ELECTION-YEAR GOODIES PILING UP FOR FARMERS

May 26, 2000
Election years are good for farmers in the US.

Election years are good for farmers in the US.

Does anybody remember when, in the early years of the Clinton administration, Congress all but eliminated farm subsidies that in some years had come to exceed $25 billion? At the time, everyone except farmers thought it proper.

Forget all that.

Negotiators reconciling House and Senate legislation this week approved $15 billion worth of farm assistance, including add-on relief from low commodity prices.

Oil and gas producers, who in 1997 and 1998 had commodity-price problems of their own, can only watch with envy.

The farm aid includes $5.5 billion in direct payments to grain and cotton growers, due for delivery a little over a month before the general election this fall.
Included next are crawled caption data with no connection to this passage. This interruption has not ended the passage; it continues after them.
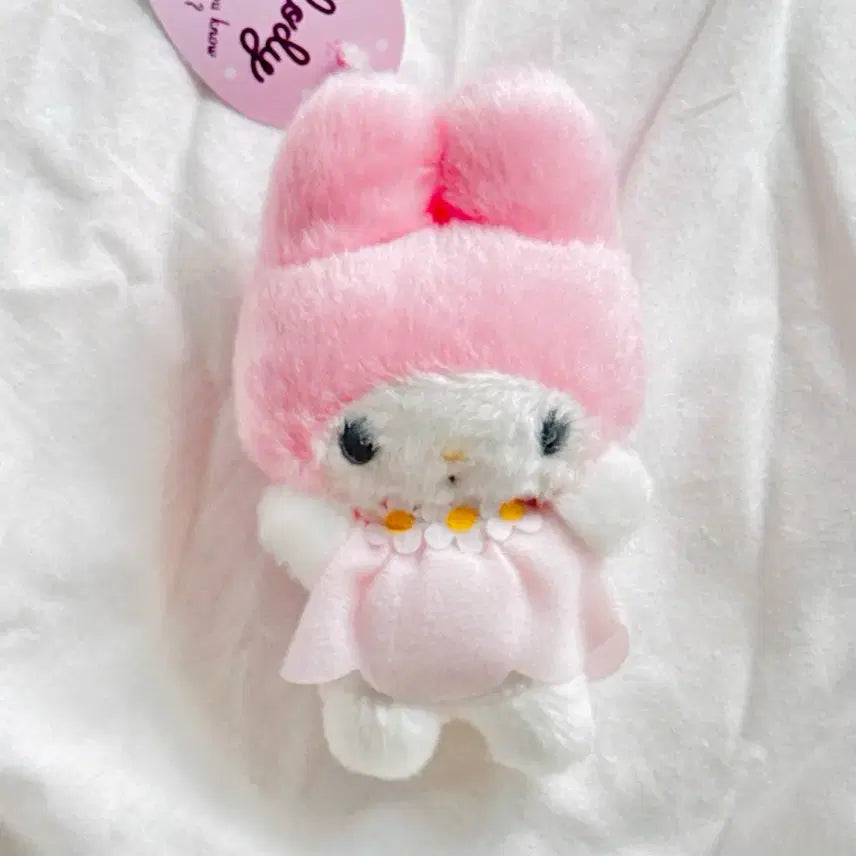[BUNJANG] Sanrio My Melody Kisakase Series Mascot / 산리오 마이멜로디 키사카에 시리즈 마스코트 옷갈아입히기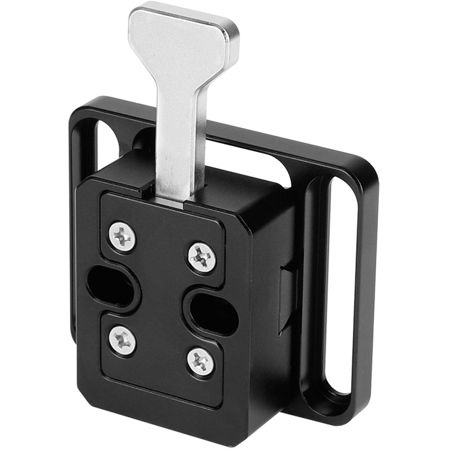 CAMVATE Quick Release V-Lock Base Station and Wedge Kit
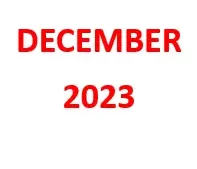 012 - December 2023 Arrivals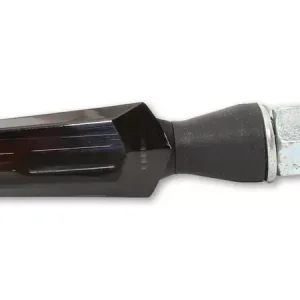 Letzte Chance SHIN YO Scuro LED Blinker Gehäuse Schwarz / Linse Rauchgrau (Paar), vorn & hinten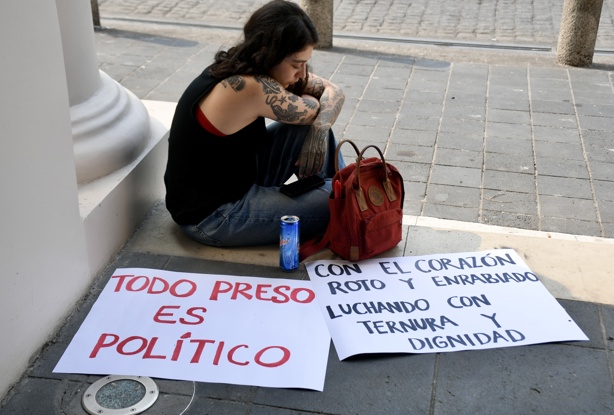 Aumentan protestas para liberar al activista y artista Ignacio Córdoba en Xalapa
Then there is $8.2 billion to cut premiums on federally subsidized crop insurance during 5 years. And there's $1.6 billion for special commodities such as soybeans, peanuts, and tobacco.

It's the third straight year of hefty aid packages aimed at helping farmers weather price slumps and other problems-and, of course, at securing their votes.
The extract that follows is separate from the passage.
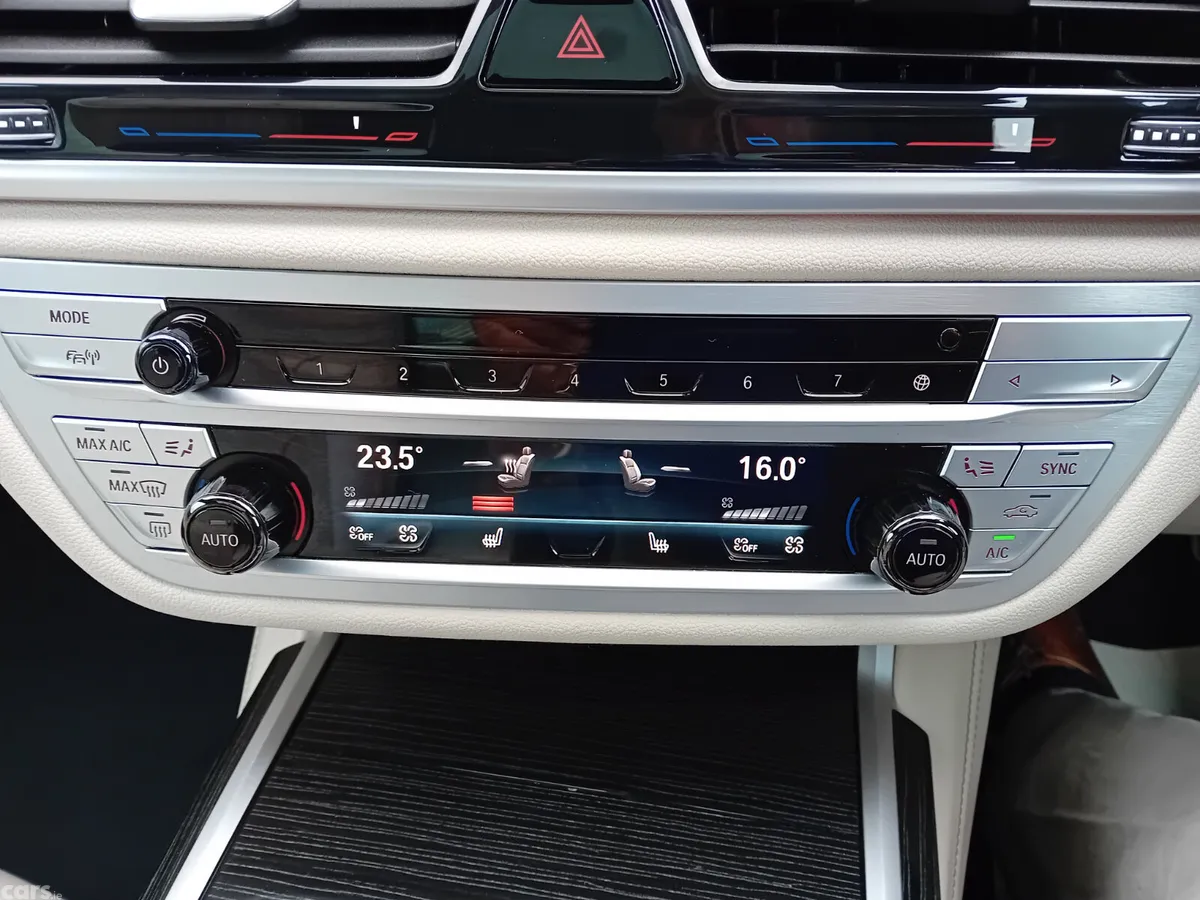 BMW 7-Series Saloon, Diesel, 2020, Black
Farmers, most of them anyway, are good, hard-working people who contribute importantly to the economy and who face hardships like anyone else. There's nothing, in principle, wrong with helping them through difficult periods. And a strong argument can be made that the assistance benefits all taxpayers by preserving vital activities and future tax payments when prices are low or the weather's bad.

Exactly the same things can be said about oil and gas producers, too, however. Yet any suggestion that taxpayers in 1998, when oil and gas prices were ruinously low, should have ponied up $5.5 billion for producers would have been laughed out of Washington, DC.

What's more, the political obeisance done to farmers and farm-state interests doesn't end with direct cash purchases of votes. Ethanol stands at the trough as well.

Ethanol's goodies come from the Environmental Protection Agency.

First came the proposal that reformulated gasoline freed from the need to contain oxygen meet renewable-source parameters that amount to an ethanol mandate. EPA tried once before to set a renewable minimum for gasoline but was stopped by a court decision.

More recently came EPA's proposal to slash the sulfur concentration of diesel fuel, which won the immediate endorsement of the Renewable Fuels Association.

"The ethanol industry supports the EPA's move to reduce emissions from diesel engines, and we have a flexible alternative that can help meet the goals - oxygenated diesel," said RFA Pres. Eric Vaughn.

Refiners, meanwhile, are warning of plant closures and product shortages because of the EPA proposal on sulfur in diesel, one in a series of maximum-intensity regulatory initiatives by the agency.

Refiners, too, are hard-working folks who contribute importantly to the economy. Like producers, they can only marvel at the political favoritism extended to farmers, often at the oil industry's expense.